Nine and Foxtel agree to return of 20-round NRL competition, but payment details remain unresolved

The argy-bargy between the Australian Rugby League Commission (ARLC) and its television broadcast partners, Nine and Foxtel, has reached a partial resolution, with the National Ruby League (NRL) competition set to return on 28 May with a 20-round season.

Exact details, however, including how much the broadcasters will pay for the altered season, remain unresolved.

Mumbrella understands the television partners don’t want to overpay for the competition – particularly when it is unlikely to be able to showcase the atmosphere generated by live crowds.

The NRL will be back in one month’s time

The sporting body and Nine had been at loggerheads over the timing and format of the competition’s return, with Nine going as far as accusing the ARLC of wasting large sums of money over many years.

The broadcast of the NRL’s return is further complicated by the ICC (International Cricket Council) T20 World Cup due to take place in October, which Nine also holds the rights to. The NRL’s State of Origin – a series of three NRL matches between a NSW and Queensland team – also generally takes place throughout winter.

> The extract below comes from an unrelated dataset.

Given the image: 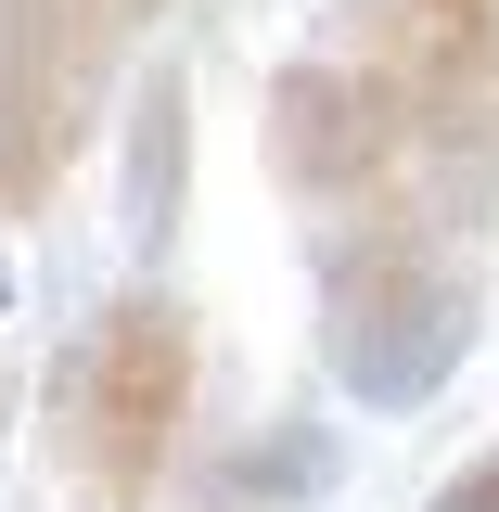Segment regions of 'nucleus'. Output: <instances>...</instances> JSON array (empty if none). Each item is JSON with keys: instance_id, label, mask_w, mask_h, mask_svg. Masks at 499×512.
<instances>
[{"instance_id": "20e7f679", "label": "nucleus", "mask_w": 499, "mask_h": 512, "mask_svg": "<svg viewBox=\"0 0 499 512\" xmlns=\"http://www.w3.org/2000/svg\"><path fill=\"white\" fill-rule=\"evenodd\" d=\"M128 0H0V218H39L128 77Z\"/></svg>"}, {"instance_id": "f03ea898", "label": "nucleus", "mask_w": 499, "mask_h": 512, "mask_svg": "<svg viewBox=\"0 0 499 512\" xmlns=\"http://www.w3.org/2000/svg\"><path fill=\"white\" fill-rule=\"evenodd\" d=\"M192 372H205V333H192V308L154 269L116 282L64 333V359H52V461L77 487V512H154L167 500L180 436H192Z\"/></svg>"}, {"instance_id": "6e6552de", "label": "nucleus", "mask_w": 499, "mask_h": 512, "mask_svg": "<svg viewBox=\"0 0 499 512\" xmlns=\"http://www.w3.org/2000/svg\"><path fill=\"white\" fill-rule=\"evenodd\" d=\"M423 512H499V448H474V461H461V474H448Z\"/></svg>"}, {"instance_id": "f257e3e1", "label": "nucleus", "mask_w": 499, "mask_h": 512, "mask_svg": "<svg viewBox=\"0 0 499 512\" xmlns=\"http://www.w3.org/2000/svg\"><path fill=\"white\" fill-rule=\"evenodd\" d=\"M474 346H487V256L461 218H436L423 192H384V205L320 231V372H333V397L410 423L461 384Z\"/></svg>"}, {"instance_id": "39448f33", "label": "nucleus", "mask_w": 499, "mask_h": 512, "mask_svg": "<svg viewBox=\"0 0 499 512\" xmlns=\"http://www.w3.org/2000/svg\"><path fill=\"white\" fill-rule=\"evenodd\" d=\"M256 154H269V180L295 192V205L359 218V205H384V192L410 180V116H397L384 77L308 52V64L269 77V103H256Z\"/></svg>"}, {"instance_id": "0eeeda50", "label": "nucleus", "mask_w": 499, "mask_h": 512, "mask_svg": "<svg viewBox=\"0 0 499 512\" xmlns=\"http://www.w3.org/2000/svg\"><path fill=\"white\" fill-rule=\"evenodd\" d=\"M180 205H192V77L141 64V90H128V244H141V269L180 244Z\"/></svg>"}, {"instance_id": "1a4fd4ad", "label": "nucleus", "mask_w": 499, "mask_h": 512, "mask_svg": "<svg viewBox=\"0 0 499 512\" xmlns=\"http://www.w3.org/2000/svg\"><path fill=\"white\" fill-rule=\"evenodd\" d=\"M0 308H13V256H0Z\"/></svg>"}, {"instance_id": "9d476101", "label": "nucleus", "mask_w": 499, "mask_h": 512, "mask_svg": "<svg viewBox=\"0 0 499 512\" xmlns=\"http://www.w3.org/2000/svg\"><path fill=\"white\" fill-rule=\"evenodd\" d=\"M128 13H141V26H154V0H128Z\"/></svg>"}, {"instance_id": "423d86ee", "label": "nucleus", "mask_w": 499, "mask_h": 512, "mask_svg": "<svg viewBox=\"0 0 499 512\" xmlns=\"http://www.w3.org/2000/svg\"><path fill=\"white\" fill-rule=\"evenodd\" d=\"M333 474H346V436L320 410H282V423H256L244 448L205 461L192 512H308V500H333Z\"/></svg>"}, {"instance_id": "7ed1b4c3", "label": "nucleus", "mask_w": 499, "mask_h": 512, "mask_svg": "<svg viewBox=\"0 0 499 512\" xmlns=\"http://www.w3.org/2000/svg\"><path fill=\"white\" fill-rule=\"evenodd\" d=\"M333 64L397 90L423 205L487 231L499 218V0H333Z\"/></svg>"}]
</instances>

The new agreement between the broadcasters and the ARLC will see teams play five opposition clubs twice before a normal final series takes place. The two rounds played in March, before it became untenable due to the COVID-19 crisis, will count towards the competition.

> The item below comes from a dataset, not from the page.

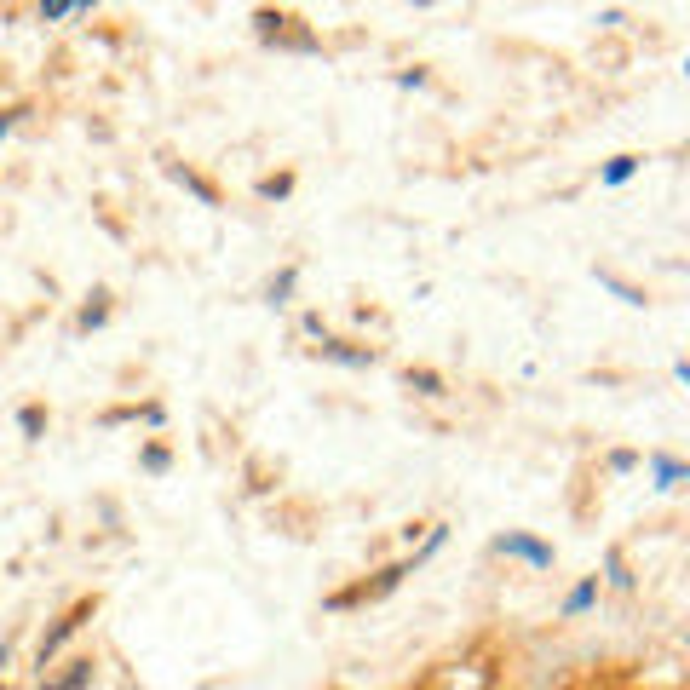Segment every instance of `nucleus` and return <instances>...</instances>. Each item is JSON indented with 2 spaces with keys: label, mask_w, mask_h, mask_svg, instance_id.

It’s likely the State of Origin series will run across a concentrated three-week period in November.

The ARLC said the NRL will work with federal and state governments for player travel between borders, and insisted the conditions are safe.

“Our players will be safer under our protocols than they would be as regular members of the community,” ARLC chair Peter V’landys said. “It is safer now to play than it was in round two when we were playing. The daily infection rate in NSW was 25.79% when the game was last played. It has now been less than 1% in NSW for the last 18 days and is continuing to drop. There has also been a significant improvement in the recovery rate, being 75% in NSW and 83% in Australia.”

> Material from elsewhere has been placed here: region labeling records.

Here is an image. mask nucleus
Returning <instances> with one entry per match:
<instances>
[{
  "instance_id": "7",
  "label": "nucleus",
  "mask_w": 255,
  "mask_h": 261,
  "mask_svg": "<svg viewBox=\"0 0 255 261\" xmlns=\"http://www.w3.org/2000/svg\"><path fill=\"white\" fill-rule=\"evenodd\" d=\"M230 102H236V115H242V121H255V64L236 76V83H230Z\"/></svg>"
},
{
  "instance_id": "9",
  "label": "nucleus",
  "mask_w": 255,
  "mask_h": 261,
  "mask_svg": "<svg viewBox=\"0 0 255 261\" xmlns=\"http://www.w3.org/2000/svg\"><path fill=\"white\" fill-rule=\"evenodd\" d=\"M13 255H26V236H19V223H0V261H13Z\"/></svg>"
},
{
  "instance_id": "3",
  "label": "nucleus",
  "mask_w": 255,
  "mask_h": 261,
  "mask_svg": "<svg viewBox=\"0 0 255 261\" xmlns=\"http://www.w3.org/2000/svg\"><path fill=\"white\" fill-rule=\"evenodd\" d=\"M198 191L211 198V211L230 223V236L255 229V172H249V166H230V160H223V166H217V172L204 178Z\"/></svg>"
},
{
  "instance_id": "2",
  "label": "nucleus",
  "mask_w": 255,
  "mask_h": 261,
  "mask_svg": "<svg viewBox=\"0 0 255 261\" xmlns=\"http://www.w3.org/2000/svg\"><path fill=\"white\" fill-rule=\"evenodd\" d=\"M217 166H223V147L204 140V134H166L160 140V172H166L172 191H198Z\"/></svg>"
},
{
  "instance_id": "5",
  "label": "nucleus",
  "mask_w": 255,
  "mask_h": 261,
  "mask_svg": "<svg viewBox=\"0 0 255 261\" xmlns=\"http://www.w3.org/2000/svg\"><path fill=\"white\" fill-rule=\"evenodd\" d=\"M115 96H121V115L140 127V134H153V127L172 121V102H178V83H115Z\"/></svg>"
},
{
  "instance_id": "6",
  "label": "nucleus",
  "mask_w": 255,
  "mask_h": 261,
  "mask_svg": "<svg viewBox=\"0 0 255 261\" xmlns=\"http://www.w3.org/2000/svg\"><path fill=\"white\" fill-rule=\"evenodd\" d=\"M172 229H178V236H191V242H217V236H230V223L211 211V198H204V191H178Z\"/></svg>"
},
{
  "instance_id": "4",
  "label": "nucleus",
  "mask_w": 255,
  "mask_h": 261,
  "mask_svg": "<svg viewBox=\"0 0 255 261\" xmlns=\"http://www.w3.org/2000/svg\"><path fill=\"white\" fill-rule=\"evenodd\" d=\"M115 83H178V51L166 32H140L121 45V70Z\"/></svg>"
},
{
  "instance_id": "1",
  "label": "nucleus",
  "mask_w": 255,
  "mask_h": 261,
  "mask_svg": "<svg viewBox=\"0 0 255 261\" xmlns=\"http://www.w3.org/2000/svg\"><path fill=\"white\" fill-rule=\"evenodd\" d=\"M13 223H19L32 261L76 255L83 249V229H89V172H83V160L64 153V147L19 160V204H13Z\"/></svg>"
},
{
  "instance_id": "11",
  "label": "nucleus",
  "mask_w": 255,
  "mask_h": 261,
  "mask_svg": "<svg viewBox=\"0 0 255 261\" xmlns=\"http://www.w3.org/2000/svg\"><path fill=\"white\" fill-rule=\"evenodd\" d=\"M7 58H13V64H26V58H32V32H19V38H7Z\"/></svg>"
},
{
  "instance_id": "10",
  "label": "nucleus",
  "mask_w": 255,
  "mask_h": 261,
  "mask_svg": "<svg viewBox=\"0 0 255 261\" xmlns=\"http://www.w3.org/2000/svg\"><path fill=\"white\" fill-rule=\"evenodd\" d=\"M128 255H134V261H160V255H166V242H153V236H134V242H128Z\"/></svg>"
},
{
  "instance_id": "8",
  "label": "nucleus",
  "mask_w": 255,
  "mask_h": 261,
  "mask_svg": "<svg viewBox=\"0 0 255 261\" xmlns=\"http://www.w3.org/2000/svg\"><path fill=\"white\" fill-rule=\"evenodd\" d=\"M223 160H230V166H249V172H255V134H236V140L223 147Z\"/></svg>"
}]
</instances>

As for if and when crowds can return, the NRL said this won’t be known until later in the season.

Despite the challenges remaining and the details which still need to be ironed out, the ARLC said it was a landmark day for rugby league.

“This is a great outcome for our players, fans, partners and stakeholders. and I’m extremely appreciative for the cooperation and support from Hugh Marks [CEO of Nine] and Patrick Delany [CEO of Foxtel],” V’landys said. “Both have always acted in good spirit and have demonstrated how partners work together.”

In lieu of new NRL matches, Nine has been broadcasting reruns of old classic matches, under the title The Greatest.

In early March, the NRL match between the North Queensland Cowboys and the Brisbane Broncos had an overnight metro audience of 433,000 on Nine. Its national free-to-air (FTA) audience was 715,000. On Foxtel, on the same night, the match had a national audience of 254,000, while the Canberra Raiders and Gold Coast Titans had 155,000. A Sunday match between the Melbourne Storm and Many Sea Eagles had a metro audience of 236,000 on Nine, and a national FTA total of 474,000.  Foxtel drew 235,000 for the match, while the St George Illawarra Dragons taking on the Wests Tigers had 217.000.